▶ [TASK INPUTS]:
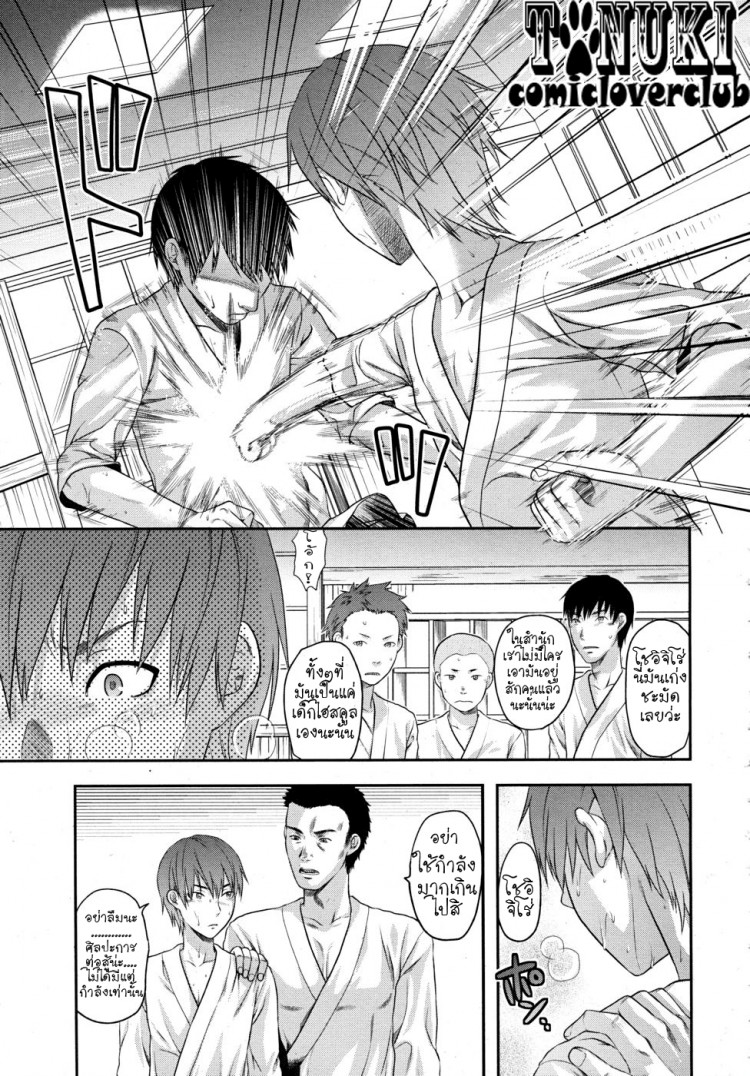 ด้วยสองมือเรา [Yuzuki N Dash] HAND (COMIC MUJIN 2010-05)[Yuzuki N Dash] HAND (COMIC MUJIN 2010-05)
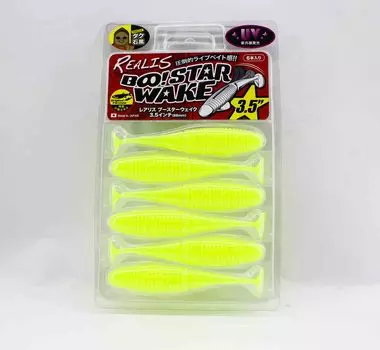 Duo Soft Lure Boostar Wake 3.5 inch F046 (4661)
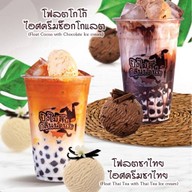 ปังไม่สิ้น กลิ่นน้ำนม (สาขา ตลาดเที่ยงคืน มธ.) ปังไม่สิ้น (สาขา ตลาดเที่ยงคืน มธ)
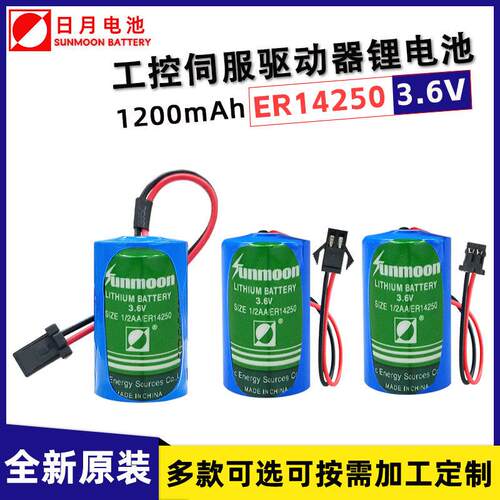 日月ER14250温控器ETC编程器PLC工控电饭煲定时器3.6V锂电池1/2AA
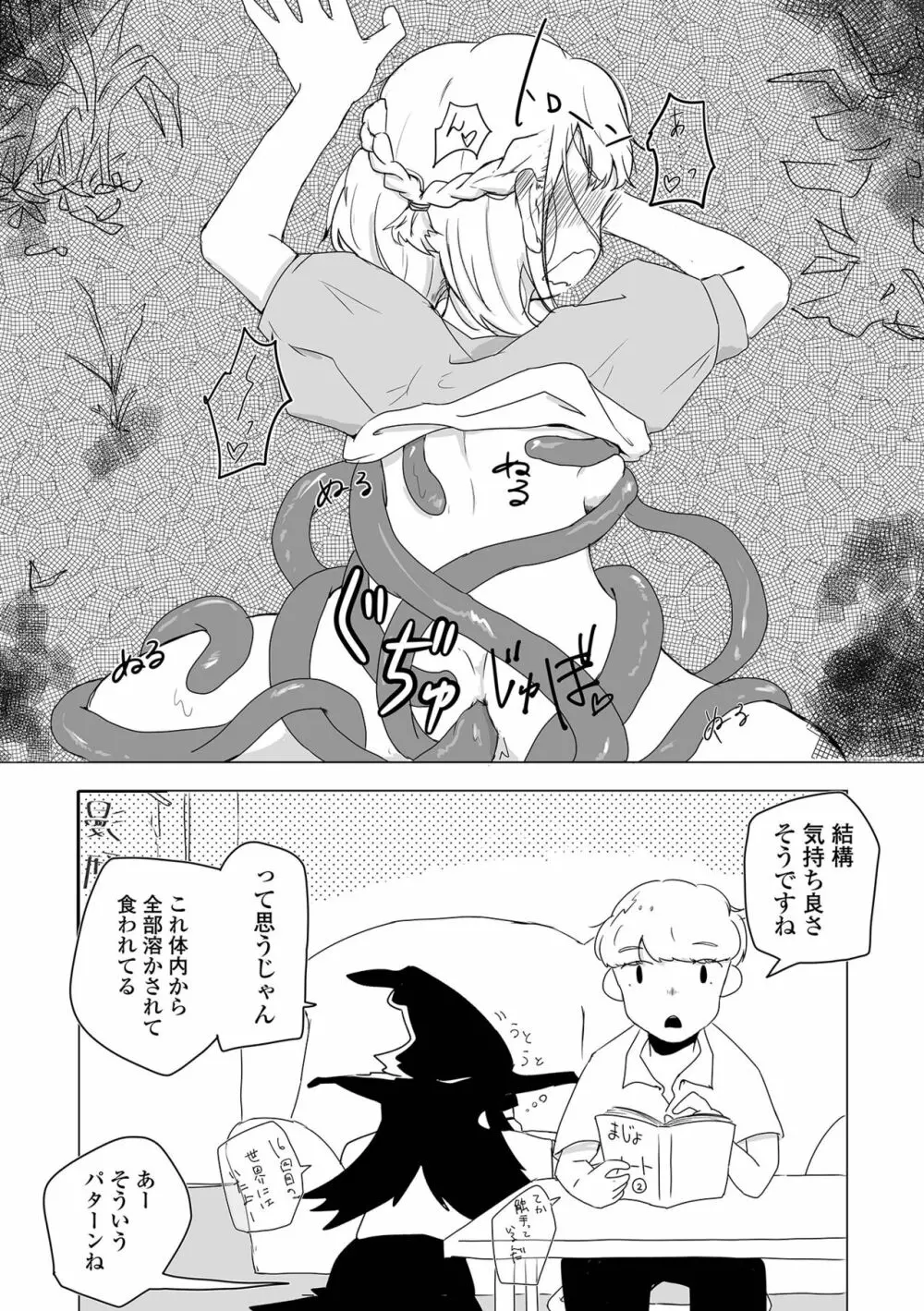 コミック Mate legend Vol.52 2023年8月号 Page.246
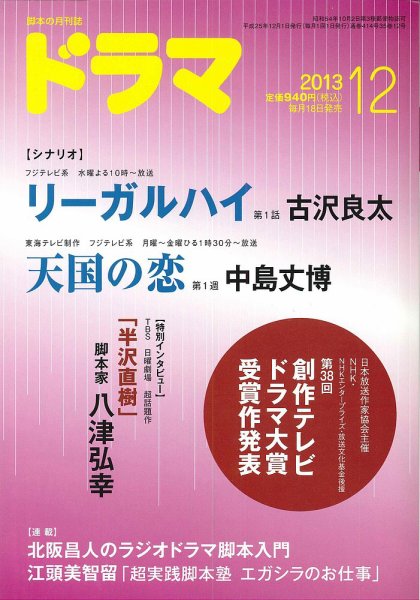 ドラマ 2013年11月18日発売号 表紙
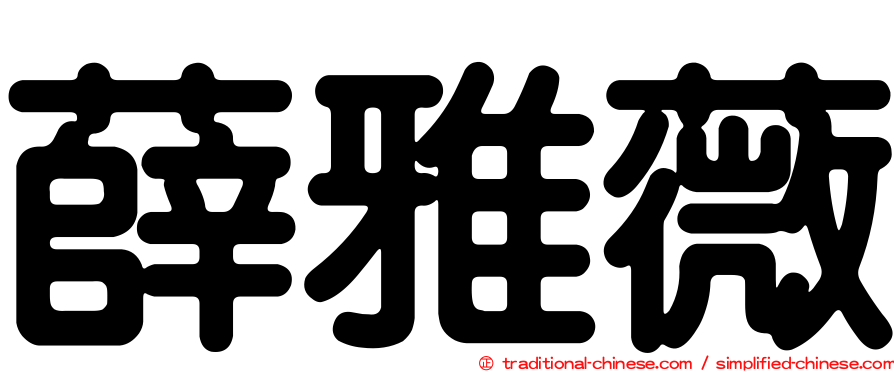 薛雅薇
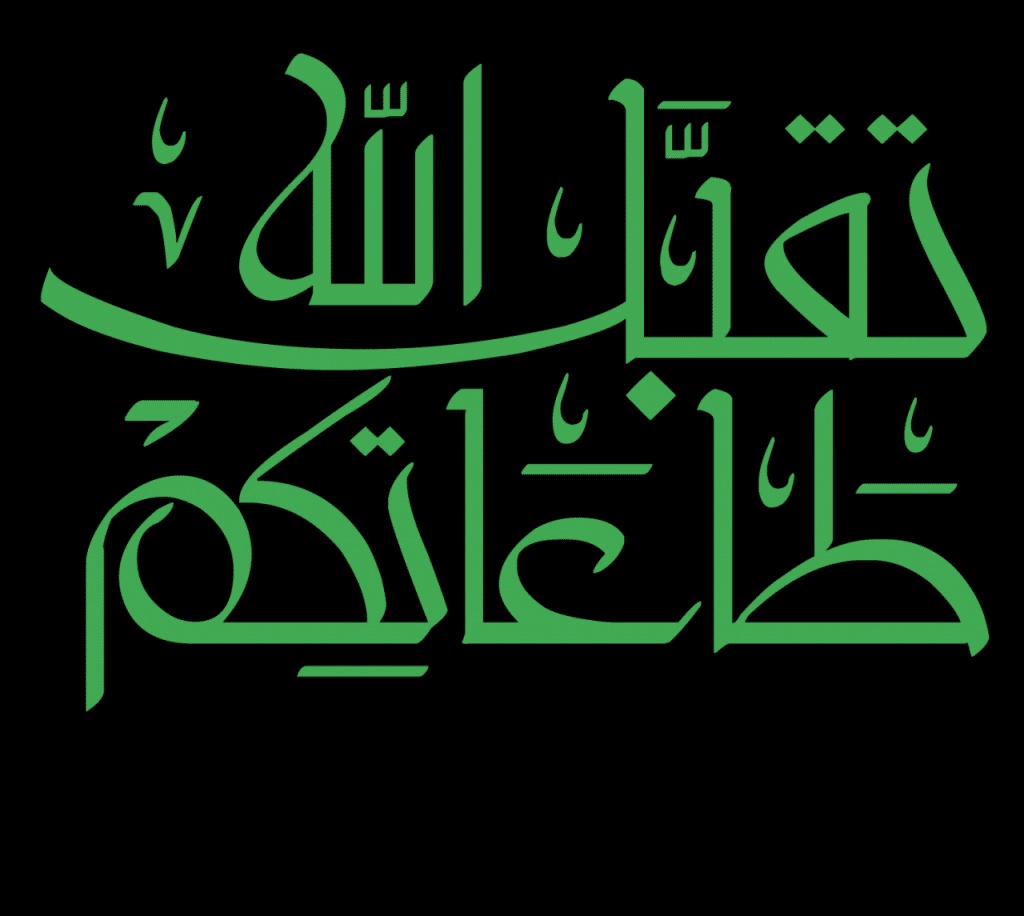 الله تقبل منا ومنكم صالح الاعمال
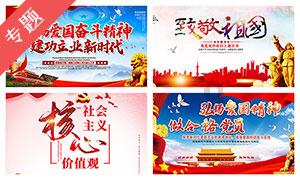 澳洲皮草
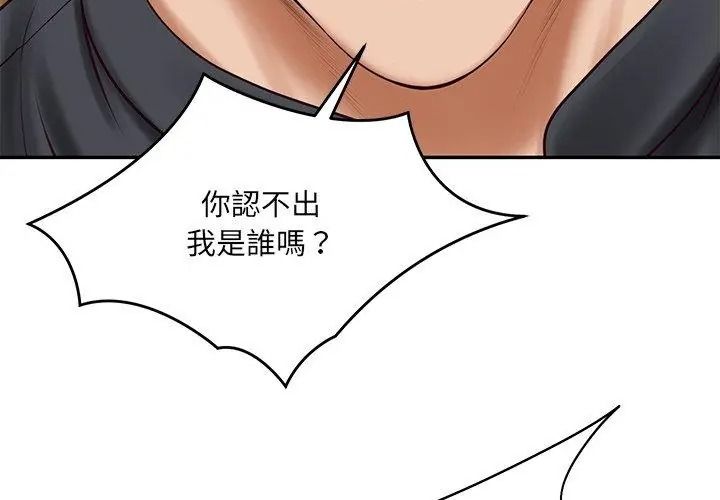财阀家的女婿第100話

▶ [EXERCISE INSTRUCTIONS]: Please set out the lines above as a numbered list, skipping any blank lines and leaving the pictures out.

▶ [ANSWER BOX]:
1.  ด้วยสองมือเรา [Yuzuki N Dash] HAND (COMIC MUJIN 2010-05)[Yuzuki N Dash] HAND (COMIC MUJIN 2010-05)
2.  Duo Soft Lure Boostar Wake 3.5 inch F046 (4661)
3.  ปังไม่สิ้น กลิ่นน้ำนม (สาขา ตลาดเที่ยงคืน มธ.) ปังไม่สิ้น (สาขา ตลาดเที่ยงคืน มธ)
4.  日月ER14250温控器ETC编程器PLC工控电饭煲定时器3.6V锂电池1/2AA
5.  コミック Mate legend Vol.52 2023年8月号 Page.246
6.  ドラマ 2013年11月18日発売号 表紙
7.  薛雅薇
8.  الله تقبل منا ومنكم صالح الاعمال
9.  澳洲皮草
10. 财阀家的女婿第100話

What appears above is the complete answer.